Write the data out again, exactly as given.
* Start INPUT RECORDS *
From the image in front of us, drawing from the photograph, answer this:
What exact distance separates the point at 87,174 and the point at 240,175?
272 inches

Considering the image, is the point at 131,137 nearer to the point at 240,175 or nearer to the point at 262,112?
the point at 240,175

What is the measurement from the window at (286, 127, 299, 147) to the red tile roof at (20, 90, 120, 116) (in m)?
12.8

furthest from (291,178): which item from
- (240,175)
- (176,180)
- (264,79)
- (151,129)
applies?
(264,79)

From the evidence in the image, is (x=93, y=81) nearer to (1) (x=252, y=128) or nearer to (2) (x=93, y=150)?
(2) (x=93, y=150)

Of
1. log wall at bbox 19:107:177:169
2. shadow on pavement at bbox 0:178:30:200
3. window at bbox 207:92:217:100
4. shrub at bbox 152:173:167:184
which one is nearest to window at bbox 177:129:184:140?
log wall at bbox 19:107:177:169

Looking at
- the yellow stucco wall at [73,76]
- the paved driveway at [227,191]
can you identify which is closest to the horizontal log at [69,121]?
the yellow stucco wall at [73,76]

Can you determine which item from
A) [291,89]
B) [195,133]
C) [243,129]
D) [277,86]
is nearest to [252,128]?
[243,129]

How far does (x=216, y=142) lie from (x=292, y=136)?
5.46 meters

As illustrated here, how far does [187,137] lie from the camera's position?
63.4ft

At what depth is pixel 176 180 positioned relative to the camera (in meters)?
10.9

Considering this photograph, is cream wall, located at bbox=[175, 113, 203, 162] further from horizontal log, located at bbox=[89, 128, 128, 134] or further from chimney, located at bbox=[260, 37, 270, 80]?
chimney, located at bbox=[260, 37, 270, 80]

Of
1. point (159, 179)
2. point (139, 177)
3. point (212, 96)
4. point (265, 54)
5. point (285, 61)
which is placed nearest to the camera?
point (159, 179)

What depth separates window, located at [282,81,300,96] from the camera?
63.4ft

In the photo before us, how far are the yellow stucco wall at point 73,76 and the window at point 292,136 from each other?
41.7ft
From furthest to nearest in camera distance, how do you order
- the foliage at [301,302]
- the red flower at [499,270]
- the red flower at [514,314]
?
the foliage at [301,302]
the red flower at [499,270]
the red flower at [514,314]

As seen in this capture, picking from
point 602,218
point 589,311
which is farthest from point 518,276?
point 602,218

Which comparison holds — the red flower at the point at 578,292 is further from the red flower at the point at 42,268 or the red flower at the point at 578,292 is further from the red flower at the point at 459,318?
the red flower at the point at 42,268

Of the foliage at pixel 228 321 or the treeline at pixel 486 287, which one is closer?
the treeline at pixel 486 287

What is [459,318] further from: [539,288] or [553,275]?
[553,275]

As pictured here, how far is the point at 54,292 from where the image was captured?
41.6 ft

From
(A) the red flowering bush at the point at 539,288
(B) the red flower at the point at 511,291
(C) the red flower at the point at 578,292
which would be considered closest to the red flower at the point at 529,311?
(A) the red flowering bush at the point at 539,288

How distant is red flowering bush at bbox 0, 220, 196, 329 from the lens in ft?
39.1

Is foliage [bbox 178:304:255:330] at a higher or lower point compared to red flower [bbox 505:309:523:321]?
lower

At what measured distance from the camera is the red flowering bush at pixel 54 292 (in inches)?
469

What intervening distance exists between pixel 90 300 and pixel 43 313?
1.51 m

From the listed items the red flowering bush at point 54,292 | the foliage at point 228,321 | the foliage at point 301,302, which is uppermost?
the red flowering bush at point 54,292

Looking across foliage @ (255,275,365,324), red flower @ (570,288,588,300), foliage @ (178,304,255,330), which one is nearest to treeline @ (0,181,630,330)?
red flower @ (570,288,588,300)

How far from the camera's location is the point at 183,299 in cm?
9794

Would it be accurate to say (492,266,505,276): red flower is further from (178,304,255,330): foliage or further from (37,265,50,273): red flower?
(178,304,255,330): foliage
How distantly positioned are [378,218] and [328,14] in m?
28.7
* End INPUT RECORDS *
_CORRECT ANSWER_
From the image in front of us, drawing from the photograph, answer this:
What exact distance separates the point at 87,174 and the point at 240,175?
272 inches

Considering the image, is the point at 131,137 nearer to the point at 240,175 or nearer to the point at 262,112?
the point at 240,175

What is the measurement from the window at (286, 127, 299, 147) to the red tile roof at (20, 90, 120, 116) (in m)?
12.8

furthest from (291,178): which item from
- (240,175)
- (176,180)
- (264,79)
- (151,129)
applies?
(264,79)

From the evidence in the image, is (x=93, y=81) nearer to (1) (x=252, y=128) or nearer to (2) (x=93, y=150)?
(2) (x=93, y=150)

Of
1. log wall at bbox 19:107:177:169
2. shadow on pavement at bbox 0:178:30:200
3. window at bbox 207:92:217:100
4. shrub at bbox 152:173:167:184
which one is nearest to window at bbox 177:129:184:140?
log wall at bbox 19:107:177:169

Looking at
- the yellow stucco wall at [73,76]
- the paved driveway at [227,191]
can you identify which is closest to the horizontal log at [69,121]?
the yellow stucco wall at [73,76]

Can you determine which item from
A) [291,89]
B) [195,133]
C) [243,129]
D) [277,86]
is nearest to [252,128]?
[243,129]

How far does (x=216, y=142) lie from (x=292, y=136)?
5.46 meters

As illustrated here, how far does [187,137] lie from the camera's position?
63.4ft

At what depth is pixel 176 180 positioned relative to the camera (in meters)?
10.9

Considering this photograph, is cream wall, located at bbox=[175, 113, 203, 162] further from horizontal log, located at bbox=[89, 128, 128, 134] or further from chimney, located at bbox=[260, 37, 270, 80]?
chimney, located at bbox=[260, 37, 270, 80]

Of
1. point (159, 179)
2. point (139, 177)
3. point (212, 96)
4. point (265, 54)
5. point (285, 61)
which is placed nearest to the camera?
point (159, 179)

What depth separates window, located at [282,81,300,96] from the camera?
63.4ft

In the photo before us, how far are the yellow stucco wall at point 73,76 and the window at point 292,136 from each other?
41.7ft
From furthest to nearest in camera distance, how do you order
- the foliage at [301,302]
- the red flower at [499,270]
- the red flower at [514,314]
?
the foliage at [301,302]
the red flower at [499,270]
the red flower at [514,314]

As seen in this capture, picking from
point 602,218
point 589,311
which is farthest from point 518,276?
point 602,218

Which comparison holds — the red flower at the point at 578,292 is further from the red flower at the point at 42,268 or the red flower at the point at 578,292 is further from the red flower at the point at 459,318?
the red flower at the point at 42,268

Of the foliage at pixel 228 321 or the treeline at pixel 486 287, which one is closer?
the treeline at pixel 486 287

What is [459,318] further from: [539,288] or [553,275]?
[553,275]

As pictured here, how far is the point at 54,292 from where the image was captured?
41.6 ft

From
(A) the red flowering bush at the point at 539,288
(B) the red flower at the point at 511,291
(C) the red flower at the point at 578,292
which would be considered closest to the red flower at the point at 529,311?
(A) the red flowering bush at the point at 539,288

How distant is red flowering bush at bbox 0, 220, 196, 329 from the lens in ft?
39.1

Is foliage [bbox 178:304:255:330] at a higher or lower point compared to red flower [bbox 505:309:523:321]?
lower

At what measured distance from the camera is the red flowering bush at pixel 54 292 (in inches)?
469

What intervening distance exists between pixel 90 300 and pixel 43 313?
1.51 m

From the listed items the red flowering bush at point 54,292 | the foliage at point 228,321 | the foliage at point 301,302, which is uppermost?
the red flowering bush at point 54,292

Looking across foliage @ (255,275,365,324), red flower @ (570,288,588,300), foliage @ (178,304,255,330), which one is nearest to treeline @ (0,181,630,330)?
red flower @ (570,288,588,300)

How far from the camera's location is the point at 183,299 in cm?
9794

Would it be accurate to say (492,266,505,276): red flower is further from (178,304,255,330): foliage or further from (37,265,50,273): red flower?
(178,304,255,330): foliage
How distantly positioned are [378,218] and [328,14] in m?
28.7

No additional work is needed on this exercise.